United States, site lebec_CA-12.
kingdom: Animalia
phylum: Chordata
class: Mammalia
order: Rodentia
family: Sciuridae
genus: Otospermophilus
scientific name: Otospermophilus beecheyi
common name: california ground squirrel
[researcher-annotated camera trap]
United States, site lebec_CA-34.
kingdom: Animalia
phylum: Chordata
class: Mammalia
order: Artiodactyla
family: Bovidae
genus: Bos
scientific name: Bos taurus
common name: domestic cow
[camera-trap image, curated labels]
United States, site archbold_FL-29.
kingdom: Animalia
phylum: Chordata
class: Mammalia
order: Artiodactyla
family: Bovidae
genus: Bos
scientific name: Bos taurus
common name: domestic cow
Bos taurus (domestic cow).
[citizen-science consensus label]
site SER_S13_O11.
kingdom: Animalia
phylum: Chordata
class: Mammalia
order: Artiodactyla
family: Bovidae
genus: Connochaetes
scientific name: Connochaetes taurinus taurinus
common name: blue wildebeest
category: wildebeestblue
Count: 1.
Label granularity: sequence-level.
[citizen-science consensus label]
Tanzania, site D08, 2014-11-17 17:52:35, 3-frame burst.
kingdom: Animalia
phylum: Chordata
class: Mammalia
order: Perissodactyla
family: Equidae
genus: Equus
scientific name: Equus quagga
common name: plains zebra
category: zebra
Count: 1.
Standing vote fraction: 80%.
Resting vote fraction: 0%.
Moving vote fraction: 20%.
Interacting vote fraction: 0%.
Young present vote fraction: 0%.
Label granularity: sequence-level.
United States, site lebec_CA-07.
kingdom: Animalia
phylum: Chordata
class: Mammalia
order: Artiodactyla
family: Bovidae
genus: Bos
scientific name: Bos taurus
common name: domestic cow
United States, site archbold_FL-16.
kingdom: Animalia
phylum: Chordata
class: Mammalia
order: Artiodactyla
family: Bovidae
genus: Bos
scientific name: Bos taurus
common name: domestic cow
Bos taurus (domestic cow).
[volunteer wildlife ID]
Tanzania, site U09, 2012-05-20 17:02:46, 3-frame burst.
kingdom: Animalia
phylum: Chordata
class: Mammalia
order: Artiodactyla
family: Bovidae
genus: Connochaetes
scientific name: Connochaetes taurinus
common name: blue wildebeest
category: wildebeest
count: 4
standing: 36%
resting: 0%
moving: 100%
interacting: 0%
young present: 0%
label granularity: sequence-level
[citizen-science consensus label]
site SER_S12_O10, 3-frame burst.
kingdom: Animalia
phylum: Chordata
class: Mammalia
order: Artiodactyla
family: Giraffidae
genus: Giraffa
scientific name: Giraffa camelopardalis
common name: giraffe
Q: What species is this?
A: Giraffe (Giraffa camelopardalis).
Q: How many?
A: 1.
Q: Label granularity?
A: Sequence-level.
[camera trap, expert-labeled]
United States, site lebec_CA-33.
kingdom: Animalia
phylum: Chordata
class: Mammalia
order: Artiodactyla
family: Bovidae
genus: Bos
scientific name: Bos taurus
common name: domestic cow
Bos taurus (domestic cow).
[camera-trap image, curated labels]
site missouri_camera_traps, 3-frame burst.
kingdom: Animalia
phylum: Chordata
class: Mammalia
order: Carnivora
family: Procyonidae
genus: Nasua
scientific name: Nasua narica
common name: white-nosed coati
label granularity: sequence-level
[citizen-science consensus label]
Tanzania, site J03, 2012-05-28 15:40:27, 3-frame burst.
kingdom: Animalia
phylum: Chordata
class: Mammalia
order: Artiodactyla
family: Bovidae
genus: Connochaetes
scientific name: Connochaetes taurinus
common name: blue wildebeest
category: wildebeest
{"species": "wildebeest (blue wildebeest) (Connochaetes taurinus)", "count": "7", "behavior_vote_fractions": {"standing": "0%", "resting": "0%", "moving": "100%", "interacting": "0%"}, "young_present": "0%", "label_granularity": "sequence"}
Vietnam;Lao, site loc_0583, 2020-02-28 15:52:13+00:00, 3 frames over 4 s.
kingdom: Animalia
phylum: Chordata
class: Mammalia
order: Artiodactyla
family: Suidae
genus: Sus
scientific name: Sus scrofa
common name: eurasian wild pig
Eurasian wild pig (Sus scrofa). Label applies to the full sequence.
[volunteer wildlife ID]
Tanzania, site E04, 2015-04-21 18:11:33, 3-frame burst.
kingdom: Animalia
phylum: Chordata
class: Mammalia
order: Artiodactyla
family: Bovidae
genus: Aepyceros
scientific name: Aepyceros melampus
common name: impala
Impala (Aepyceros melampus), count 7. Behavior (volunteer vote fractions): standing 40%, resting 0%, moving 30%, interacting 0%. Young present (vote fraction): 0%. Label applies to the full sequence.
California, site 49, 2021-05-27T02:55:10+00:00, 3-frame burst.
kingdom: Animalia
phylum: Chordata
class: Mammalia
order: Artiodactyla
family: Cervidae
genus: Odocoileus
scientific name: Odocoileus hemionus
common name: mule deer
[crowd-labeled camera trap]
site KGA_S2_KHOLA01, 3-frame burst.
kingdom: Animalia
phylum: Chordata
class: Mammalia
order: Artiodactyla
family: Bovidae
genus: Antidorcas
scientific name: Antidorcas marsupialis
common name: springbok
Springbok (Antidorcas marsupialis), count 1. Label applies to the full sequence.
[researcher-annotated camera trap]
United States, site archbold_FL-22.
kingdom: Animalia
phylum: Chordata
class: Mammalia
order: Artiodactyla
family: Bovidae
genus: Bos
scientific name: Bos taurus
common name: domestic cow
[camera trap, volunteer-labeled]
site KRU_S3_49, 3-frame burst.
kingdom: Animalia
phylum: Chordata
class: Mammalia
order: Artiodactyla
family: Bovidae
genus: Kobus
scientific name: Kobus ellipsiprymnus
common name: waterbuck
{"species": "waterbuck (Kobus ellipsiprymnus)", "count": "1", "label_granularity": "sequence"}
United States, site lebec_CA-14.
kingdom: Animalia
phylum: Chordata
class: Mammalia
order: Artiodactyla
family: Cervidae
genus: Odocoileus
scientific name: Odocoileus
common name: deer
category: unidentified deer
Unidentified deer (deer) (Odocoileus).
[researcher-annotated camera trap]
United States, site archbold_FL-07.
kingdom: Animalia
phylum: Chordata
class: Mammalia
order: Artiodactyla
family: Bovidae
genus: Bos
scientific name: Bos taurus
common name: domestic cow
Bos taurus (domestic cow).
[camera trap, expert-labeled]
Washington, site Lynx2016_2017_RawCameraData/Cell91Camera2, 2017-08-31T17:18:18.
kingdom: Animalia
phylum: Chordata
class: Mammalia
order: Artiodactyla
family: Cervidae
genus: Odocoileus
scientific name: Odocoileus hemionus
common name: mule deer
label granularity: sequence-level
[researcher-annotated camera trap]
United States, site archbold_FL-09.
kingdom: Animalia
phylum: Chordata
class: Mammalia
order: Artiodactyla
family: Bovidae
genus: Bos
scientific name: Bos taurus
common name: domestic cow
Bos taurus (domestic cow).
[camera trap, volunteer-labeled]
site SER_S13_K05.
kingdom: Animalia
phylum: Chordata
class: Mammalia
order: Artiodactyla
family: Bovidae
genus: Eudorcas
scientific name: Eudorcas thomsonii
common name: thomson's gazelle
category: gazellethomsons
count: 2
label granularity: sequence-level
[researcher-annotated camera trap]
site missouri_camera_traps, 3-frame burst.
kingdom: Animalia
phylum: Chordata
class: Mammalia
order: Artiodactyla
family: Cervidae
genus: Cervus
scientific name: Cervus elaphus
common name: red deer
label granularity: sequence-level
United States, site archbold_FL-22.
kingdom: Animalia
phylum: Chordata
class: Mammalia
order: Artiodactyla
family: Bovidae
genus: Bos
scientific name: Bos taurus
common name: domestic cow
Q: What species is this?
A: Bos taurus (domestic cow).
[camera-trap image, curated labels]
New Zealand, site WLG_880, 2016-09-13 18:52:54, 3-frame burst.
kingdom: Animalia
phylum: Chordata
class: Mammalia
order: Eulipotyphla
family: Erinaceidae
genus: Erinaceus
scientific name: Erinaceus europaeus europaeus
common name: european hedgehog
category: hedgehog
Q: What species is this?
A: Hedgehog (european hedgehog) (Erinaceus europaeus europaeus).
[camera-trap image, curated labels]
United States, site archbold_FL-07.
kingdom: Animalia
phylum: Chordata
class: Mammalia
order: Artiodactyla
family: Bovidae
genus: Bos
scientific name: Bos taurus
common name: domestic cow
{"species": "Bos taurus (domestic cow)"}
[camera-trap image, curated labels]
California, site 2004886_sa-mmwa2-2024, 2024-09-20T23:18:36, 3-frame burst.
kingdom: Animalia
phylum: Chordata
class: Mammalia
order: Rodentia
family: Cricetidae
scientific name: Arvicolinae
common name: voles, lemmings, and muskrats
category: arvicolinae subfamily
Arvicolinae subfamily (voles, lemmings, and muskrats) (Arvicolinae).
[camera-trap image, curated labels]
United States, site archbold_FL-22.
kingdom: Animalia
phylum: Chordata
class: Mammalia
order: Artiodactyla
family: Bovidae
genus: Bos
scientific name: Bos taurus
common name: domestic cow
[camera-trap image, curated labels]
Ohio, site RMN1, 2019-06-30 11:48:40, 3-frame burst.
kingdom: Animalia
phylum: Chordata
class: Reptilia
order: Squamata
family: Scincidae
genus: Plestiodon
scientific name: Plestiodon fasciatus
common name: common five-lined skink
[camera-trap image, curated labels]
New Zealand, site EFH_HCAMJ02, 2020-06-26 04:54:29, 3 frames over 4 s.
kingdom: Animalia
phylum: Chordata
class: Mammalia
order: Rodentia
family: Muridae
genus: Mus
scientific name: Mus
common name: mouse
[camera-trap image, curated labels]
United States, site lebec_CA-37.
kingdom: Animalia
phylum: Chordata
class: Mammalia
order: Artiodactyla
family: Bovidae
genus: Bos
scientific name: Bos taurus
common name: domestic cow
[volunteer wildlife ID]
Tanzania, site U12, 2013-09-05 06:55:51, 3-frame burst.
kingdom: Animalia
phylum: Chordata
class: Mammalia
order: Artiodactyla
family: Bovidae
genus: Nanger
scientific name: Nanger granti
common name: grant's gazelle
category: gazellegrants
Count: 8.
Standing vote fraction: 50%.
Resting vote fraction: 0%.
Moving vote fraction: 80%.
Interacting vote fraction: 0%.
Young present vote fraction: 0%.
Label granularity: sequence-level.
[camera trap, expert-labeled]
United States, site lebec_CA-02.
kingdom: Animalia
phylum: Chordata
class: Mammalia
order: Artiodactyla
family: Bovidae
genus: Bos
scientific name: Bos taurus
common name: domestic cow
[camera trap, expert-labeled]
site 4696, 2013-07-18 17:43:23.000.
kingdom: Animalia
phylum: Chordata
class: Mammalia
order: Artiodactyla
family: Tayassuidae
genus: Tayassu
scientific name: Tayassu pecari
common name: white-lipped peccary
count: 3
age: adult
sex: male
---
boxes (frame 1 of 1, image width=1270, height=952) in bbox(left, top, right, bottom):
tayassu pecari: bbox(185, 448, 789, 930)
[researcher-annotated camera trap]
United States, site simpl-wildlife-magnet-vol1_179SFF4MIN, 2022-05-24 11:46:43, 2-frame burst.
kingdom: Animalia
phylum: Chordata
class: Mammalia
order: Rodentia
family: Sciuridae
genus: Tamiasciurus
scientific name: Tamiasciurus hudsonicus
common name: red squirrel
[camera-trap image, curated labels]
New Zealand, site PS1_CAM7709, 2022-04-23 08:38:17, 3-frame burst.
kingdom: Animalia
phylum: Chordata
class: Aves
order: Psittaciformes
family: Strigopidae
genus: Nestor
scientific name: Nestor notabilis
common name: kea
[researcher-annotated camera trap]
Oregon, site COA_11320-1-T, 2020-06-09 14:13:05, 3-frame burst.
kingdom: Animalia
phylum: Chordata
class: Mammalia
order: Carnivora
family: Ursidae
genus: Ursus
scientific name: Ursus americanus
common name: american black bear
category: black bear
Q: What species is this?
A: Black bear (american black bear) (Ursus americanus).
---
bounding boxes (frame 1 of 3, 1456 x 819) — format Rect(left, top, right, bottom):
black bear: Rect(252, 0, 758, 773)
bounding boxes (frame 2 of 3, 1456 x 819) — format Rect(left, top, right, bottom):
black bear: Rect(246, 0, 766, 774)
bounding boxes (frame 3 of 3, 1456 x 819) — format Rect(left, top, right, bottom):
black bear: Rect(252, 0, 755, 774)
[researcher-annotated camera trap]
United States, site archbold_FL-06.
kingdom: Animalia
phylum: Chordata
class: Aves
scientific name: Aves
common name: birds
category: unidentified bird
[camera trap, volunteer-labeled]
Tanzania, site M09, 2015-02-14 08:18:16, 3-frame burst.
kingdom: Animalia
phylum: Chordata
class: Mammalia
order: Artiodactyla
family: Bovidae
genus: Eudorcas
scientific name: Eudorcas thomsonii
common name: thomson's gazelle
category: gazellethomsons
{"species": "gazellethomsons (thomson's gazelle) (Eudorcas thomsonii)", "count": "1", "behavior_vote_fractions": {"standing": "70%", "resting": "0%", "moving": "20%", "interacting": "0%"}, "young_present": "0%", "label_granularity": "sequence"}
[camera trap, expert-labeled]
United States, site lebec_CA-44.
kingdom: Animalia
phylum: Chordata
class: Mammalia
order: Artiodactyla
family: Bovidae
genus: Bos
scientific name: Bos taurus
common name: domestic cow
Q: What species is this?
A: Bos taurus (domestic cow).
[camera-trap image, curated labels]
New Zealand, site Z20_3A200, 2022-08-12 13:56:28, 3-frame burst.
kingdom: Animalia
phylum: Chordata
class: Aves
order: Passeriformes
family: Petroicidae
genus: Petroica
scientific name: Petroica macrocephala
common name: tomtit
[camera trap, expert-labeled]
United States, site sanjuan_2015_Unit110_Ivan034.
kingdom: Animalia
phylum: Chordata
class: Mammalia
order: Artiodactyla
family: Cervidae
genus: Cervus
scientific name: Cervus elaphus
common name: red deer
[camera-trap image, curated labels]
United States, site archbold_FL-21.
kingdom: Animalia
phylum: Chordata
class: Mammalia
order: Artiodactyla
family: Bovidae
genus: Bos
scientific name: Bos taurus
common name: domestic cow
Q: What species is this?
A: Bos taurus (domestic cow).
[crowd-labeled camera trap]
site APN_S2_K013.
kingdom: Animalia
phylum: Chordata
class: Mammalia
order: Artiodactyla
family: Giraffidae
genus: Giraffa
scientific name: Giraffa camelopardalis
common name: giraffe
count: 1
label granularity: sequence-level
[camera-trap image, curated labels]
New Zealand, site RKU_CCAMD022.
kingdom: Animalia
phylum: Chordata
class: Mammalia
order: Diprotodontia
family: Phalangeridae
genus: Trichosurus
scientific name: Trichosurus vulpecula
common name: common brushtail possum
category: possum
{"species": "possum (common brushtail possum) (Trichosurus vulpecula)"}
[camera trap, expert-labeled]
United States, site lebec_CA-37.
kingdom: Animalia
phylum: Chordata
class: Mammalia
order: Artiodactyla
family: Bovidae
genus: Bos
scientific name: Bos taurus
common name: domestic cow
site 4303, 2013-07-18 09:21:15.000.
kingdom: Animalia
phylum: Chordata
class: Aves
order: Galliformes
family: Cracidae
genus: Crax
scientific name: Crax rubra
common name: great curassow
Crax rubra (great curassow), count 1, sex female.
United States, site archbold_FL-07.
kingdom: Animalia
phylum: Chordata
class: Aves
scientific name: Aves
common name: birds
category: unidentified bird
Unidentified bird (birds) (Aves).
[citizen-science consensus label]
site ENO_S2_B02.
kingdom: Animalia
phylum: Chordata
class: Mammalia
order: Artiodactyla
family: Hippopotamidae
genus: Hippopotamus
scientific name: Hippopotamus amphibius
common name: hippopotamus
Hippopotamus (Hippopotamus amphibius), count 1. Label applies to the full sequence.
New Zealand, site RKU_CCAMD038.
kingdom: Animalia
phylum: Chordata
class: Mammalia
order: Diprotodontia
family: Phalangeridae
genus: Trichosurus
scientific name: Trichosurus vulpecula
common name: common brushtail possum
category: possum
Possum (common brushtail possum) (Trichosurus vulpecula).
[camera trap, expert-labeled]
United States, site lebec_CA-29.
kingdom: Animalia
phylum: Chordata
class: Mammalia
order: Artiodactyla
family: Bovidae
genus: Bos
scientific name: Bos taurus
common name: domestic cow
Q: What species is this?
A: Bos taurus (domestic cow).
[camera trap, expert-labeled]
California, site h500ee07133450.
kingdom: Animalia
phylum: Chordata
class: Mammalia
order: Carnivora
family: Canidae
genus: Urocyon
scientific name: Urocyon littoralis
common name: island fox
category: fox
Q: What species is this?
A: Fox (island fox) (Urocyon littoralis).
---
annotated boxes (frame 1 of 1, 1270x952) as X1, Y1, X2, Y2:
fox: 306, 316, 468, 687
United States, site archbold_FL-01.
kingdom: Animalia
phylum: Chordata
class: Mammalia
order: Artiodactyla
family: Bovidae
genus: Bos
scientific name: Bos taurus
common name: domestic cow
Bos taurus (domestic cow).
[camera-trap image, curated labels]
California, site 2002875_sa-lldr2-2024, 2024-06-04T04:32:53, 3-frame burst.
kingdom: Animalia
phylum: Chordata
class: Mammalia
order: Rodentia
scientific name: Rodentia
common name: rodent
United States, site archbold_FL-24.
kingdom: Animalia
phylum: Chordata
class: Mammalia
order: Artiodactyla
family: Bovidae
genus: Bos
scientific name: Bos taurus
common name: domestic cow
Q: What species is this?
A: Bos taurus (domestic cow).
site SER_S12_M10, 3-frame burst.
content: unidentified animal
========================
### Exercise instructions:
Scan the material above for "Zealand". Copy every line where it appears.

### Written response:
New Zealand, site WLG_880, 2016-09-13 18:52:54, 3-frame burst.
New Zealand, site EFH_HCAMJ02, 2020-06-26 04:54:29, 3 frames over 4 s.
New Zealand, site PS1_CAM7709, 2022-04-23 08:38:17, 3-frame burst.
New Zealand, site Z20_3A200, 2022-08-12 13:56:28, 3-frame burst.
New Zealand, site RKU_CCAMD022.
New Zealand, site RKU_CCAMD038.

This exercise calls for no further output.